Your objective: Copy the rows below word for word, from the line containing "What is the distance" up to and including the final line of the rows.

Stored data:
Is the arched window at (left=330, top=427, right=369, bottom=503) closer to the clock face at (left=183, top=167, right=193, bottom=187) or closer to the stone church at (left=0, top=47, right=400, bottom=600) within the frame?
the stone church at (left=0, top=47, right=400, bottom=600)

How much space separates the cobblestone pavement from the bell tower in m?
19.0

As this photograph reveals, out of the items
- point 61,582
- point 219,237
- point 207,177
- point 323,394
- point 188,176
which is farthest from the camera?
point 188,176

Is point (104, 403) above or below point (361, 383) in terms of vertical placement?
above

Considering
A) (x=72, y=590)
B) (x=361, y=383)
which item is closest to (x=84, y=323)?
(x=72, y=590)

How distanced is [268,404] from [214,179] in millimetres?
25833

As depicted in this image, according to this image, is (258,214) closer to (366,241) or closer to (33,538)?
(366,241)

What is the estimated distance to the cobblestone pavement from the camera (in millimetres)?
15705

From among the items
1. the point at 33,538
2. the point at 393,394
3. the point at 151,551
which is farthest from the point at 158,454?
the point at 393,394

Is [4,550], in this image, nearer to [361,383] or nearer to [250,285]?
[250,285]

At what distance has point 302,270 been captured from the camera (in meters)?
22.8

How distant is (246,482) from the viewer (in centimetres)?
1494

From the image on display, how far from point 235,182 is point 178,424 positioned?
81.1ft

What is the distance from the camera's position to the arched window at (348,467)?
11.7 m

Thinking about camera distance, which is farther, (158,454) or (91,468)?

Exercise solution:
What is the distance from the camera's position to the arched window at (348,467)?
11.7 m

Thinking about camera distance, which is farther, (158,454) or (91,468)?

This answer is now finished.